Sonrió, esta vez con una sonrisa más correcta, mostrando los dientes, sólo que tampoco funcionó como se supone que debería funcionar una sonrisa.
– ¿Qué es lo que le gustaría hacer?
– Mi padre murió en la guerra -explicó Willms-. En Verdún. Lo mató un francotirador francés. Yo tenía dos años cuando ocurrió. Así que siempre he odiado a los franceses. Odio todo lo que tenga que ver con ellos. Supongo que me gustaría tener la oportunidad de hacerles pagar por lo que me hicieron. Por arrebatarnos a mi papá, por vivir una infancia miserable. Mi familia tendría que haber dejado Trier, pero no pudimos permitírnoslo. Nos quedamos. Mi madre y mis hermanas nos quedamos en Trier y fuimos odiados. -Asintió, pensativo-. Me gustaría trabajar para la Gestapo en París. Hacerles pasar un mal rato a los franchutes. Dejar fríos a unos cuantos, ya sabe a lo que me refiero, señor.
– La guerra se ha acabado -dije-. Yo diría que sus oportunidades para dejar fríos a unos cuantos franceses, como usted dice, son muy limitadas. Se han rendido.

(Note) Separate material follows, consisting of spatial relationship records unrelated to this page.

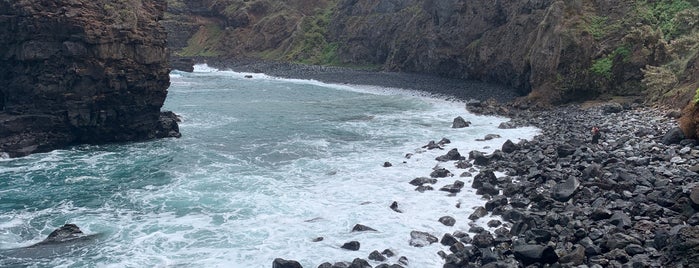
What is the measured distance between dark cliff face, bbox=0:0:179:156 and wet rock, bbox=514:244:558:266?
25.4 m

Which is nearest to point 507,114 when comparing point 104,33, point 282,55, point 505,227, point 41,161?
point 505,227

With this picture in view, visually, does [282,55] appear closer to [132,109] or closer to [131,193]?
[132,109]

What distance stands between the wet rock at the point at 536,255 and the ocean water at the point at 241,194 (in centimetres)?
216

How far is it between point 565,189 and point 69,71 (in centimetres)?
2527

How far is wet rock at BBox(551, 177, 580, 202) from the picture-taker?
17419mm

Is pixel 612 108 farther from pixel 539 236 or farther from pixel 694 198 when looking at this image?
Result: pixel 539 236

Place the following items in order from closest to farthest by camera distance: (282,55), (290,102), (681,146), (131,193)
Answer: (681,146) → (131,193) → (290,102) → (282,55)

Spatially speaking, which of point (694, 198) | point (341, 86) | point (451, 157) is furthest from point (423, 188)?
point (341, 86)

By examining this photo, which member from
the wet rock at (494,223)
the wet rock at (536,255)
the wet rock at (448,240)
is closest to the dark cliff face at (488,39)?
the wet rock at (494,223)

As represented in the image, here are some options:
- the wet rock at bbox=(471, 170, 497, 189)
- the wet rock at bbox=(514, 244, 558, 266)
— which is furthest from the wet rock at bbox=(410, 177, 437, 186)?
the wet rock at bbox=(514, 244, 558, 266)

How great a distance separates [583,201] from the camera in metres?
16.8

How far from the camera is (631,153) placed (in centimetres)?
2100

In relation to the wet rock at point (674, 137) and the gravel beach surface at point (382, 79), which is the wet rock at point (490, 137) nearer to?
the wet rock at point (674, 137)

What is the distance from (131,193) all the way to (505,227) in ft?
47.2
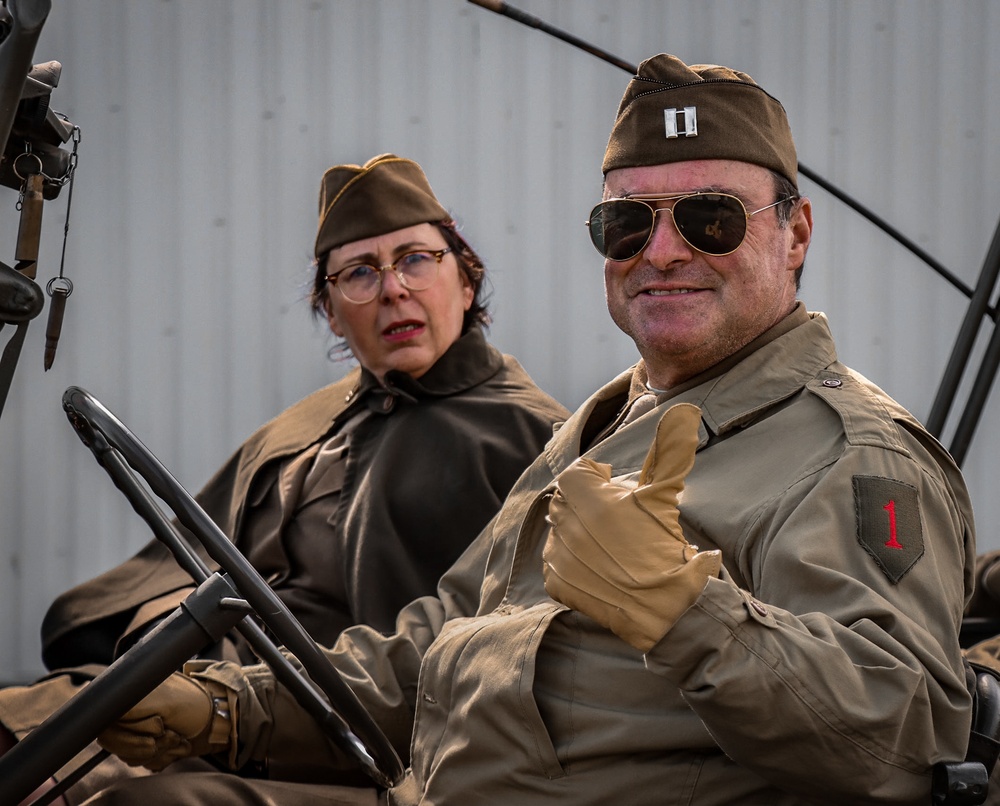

– Oh, yo creo que aún quedan algunos que todavía tienen ganas de luchar, ¿usted no? Terroristas. Tendremos que enfrentarnos a ellos. Si oye alguna cosa en ese sentido, señor, quizá podría hacérmelo saber. Tengo muchas ganas de progresar. Y de abandonar mi trabajo actual. -Volvió a mostrar su sonrisa de reptil y palmeó el maletín que reposaba en el asiento, a su lado-. Hasta entonces -añadió-, quizá pueda hacerle un favor.
– ¿Ah sí? ¿Cómo?
– En este maletín tengo una lista de unos trescientos restaurantes y setecientos hoteles de París que han sido declarados ilegales debido a la prostitución, y otra lista de unos treinta que tienen autorización oficial. No es que hagan mucho caso de estas advertencias. Sé por experiencia que ni todas las leyes del mundo detendrán a un tipo que tiene ganas de echar un polvo, o a una prostituta que esté dispuesta a permitírselo. En cualquier caso, según mi ponderada opinión, si un hombre estuviese buscando pasarlo bien en París, sería mejor para él acudir al Hotel Fairyland en la Place Blanche, en Pigalle, que a otros sitios. Según la Prefectura de Policía de la Rue de Lutèce, las chicas que trabajan en el Fairyland están limpias de enfermedades venéreas. Uno se podría preguntar cómo lo saben, y creo que la respuesta más sencilla es que se trata de París, y por supuesto, la policía lo sabe. -Se encogió de hombros-. En cualquier caso, pensé que a usted le gustaría saberlo, señor. Antes de que se corra la voz.
– Gracias, teniente. No lo olvidaré. Pero creo que voy a estar demasiado ocupado como para buscarme más problemas. Verá, debo resolver un caso. Un caso antiguo, y supongo que me espera bastante trabajo. Cualquier otra cosa queda descartada. Es posible que todavía me distraiga más de lo que parece razonable, incluso en París. Me gustaría decirle más pero no puedo, por razones de seguridad. Verá, voy tras un tipo que ya escapó de mí anteriormente, y no tengo la intención de permitir que eso vuelva a ocurrir. Aunque me pusieran a Michelle Morgan en mi habitación del hotel, me comportaría como un caballero.
Willms mostró de nuevo su sonrisa de serpiente, la que probablemente utilizaba cuando quería que alguna pobre puta le permitiese follar gratis. Sabía cómo eran los tipos de su sección. Aunque me resultara odioso, reconocía que podría llegar a serme útil en mi misión y supuse que podría encargarle algún trabajo. Tenía una carta de Heydrich que obligaba a cualquier oficial a prestarme su total cooperación. Pero no le hice ninguna oferta. No lo hice porque no hay que coger una serpiente a menos que de verdad la necesites.